The bill should federally reschedule cannabis, eradicate prior convictions, allow resentencing petitions, give the states the authority to set their marijuana policies, impose a federal tax on marijuana products, transfer regulatory authority over cannabis from the DEA to the FDA, etc.
This popular remedy and a stress reliever has been filling cancer, epilepsy, anxiety, and depression statistics for quite some time now. The practical uses of hemp are historic. Yet, it was scrutinized and prohibited for decades, and marijuana prohibition history abounds with thousands of consumers being imprisoned and stigmatized.
So, what does the future hold for cannabis? The new history pages are being written as you are reading this. Marijuana testimonials abound, and more research is being encouraged for the greater good, but also to support the newly emerged CBD industry.
Hopefully, the US and the world will soon follow Uruguay and Canada’s example and legalize cannabis for good. We should all have the right to take advantage of nature’s green treasure.
What did marijuana evolve from?
Historical documents and findings show us that marijuana evolved from the plant called Humulus lupulus (hops). Based on the newest studies, it originated from the region of East Asia (today’s China).
Humulus lupulus is known as a nervous system relaxant, but that’s not the only thing that links it to cannabis. For example, the plants look similar, both produce female and male plants, and both have a sedative effect.
Why is marijuana illegal in the USA?
There are many reasons.

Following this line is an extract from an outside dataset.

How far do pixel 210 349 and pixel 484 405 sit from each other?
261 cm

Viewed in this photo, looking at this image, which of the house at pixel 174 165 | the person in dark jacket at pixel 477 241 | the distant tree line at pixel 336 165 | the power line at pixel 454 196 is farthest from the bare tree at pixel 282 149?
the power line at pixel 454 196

First, there is a general stigma following cannabis, which was building up for over a century. Secondly, the DEA list of drugs clearly puts marijuana in the same category as heroin — no medical properties and highly addictive.

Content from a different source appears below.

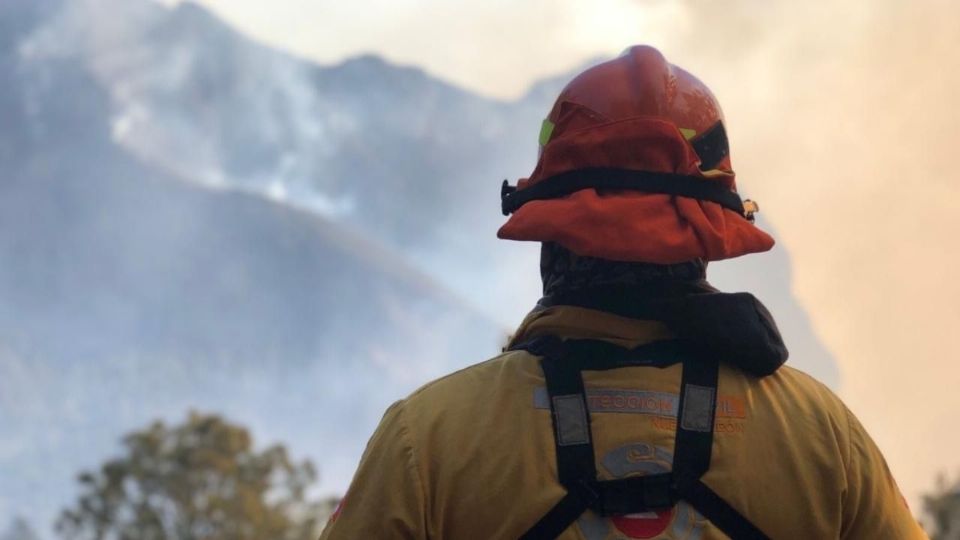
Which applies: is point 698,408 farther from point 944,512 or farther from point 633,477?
point 944,512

And lastly, even though the marijuana industry is reaping billions, big pharmaceutical corporations are still much stronger. For example, the latter get most of their revenues from cancer medications.
When did marijuana become illegal?
Marijuana officially became illegal in 1937. How? The notorious Tax Act restricted its use so much that it was extremely hard to obtain any without confronting the law. For this reason, 1937 is usually taken as the year marijuana became prohibited in the US.
Furthermore, the Controlled Substance Act made it fully illegal by defining it as the most dangerous drug.
Why was hemp made illegal in 1937?
Besides the fact that, at the time, it was impossible to determine the extremely low traces of THC, the main reason was money. Hemp had a wide application as a material (it still does). It threatened to replace paper, which would mean huge losses to the cellulose industry.
The petrochemical industry was/is a strong competitor regarding fiber production too. For example, the Rockefeller family, who ruled the oil industry, did not take to hemp-sourced ethanol, which was used for Henry Ford’s Model T.
The history of marijuana in America was tempered with. Otherwise, we would probably all have cars running on hemp fuel.
Why is Emperor Shen Nung important?
The Chinese emperor is thought to be the first person ever who made a record about medical marijuana. He used marijuana as a medication for gout, rheumatism, menstrual problems, malaria, and absent-mindedness.
Who was the first person to smoke a blunt?
While we can’t know the answer to this question, we can try to pinpoint the place and the timeline. In the mid century, American companies started creating cigars made from rolled-up tobacco leaves, aka “blunts,” that weren’t very popular.
In fact, joints made blunt famous in the 80s thanks to the hip-hop culture, which played an important role in the history of marijuana.
With that in mind, we can speculate that the first blunt was smoked in the 1980s in New York City.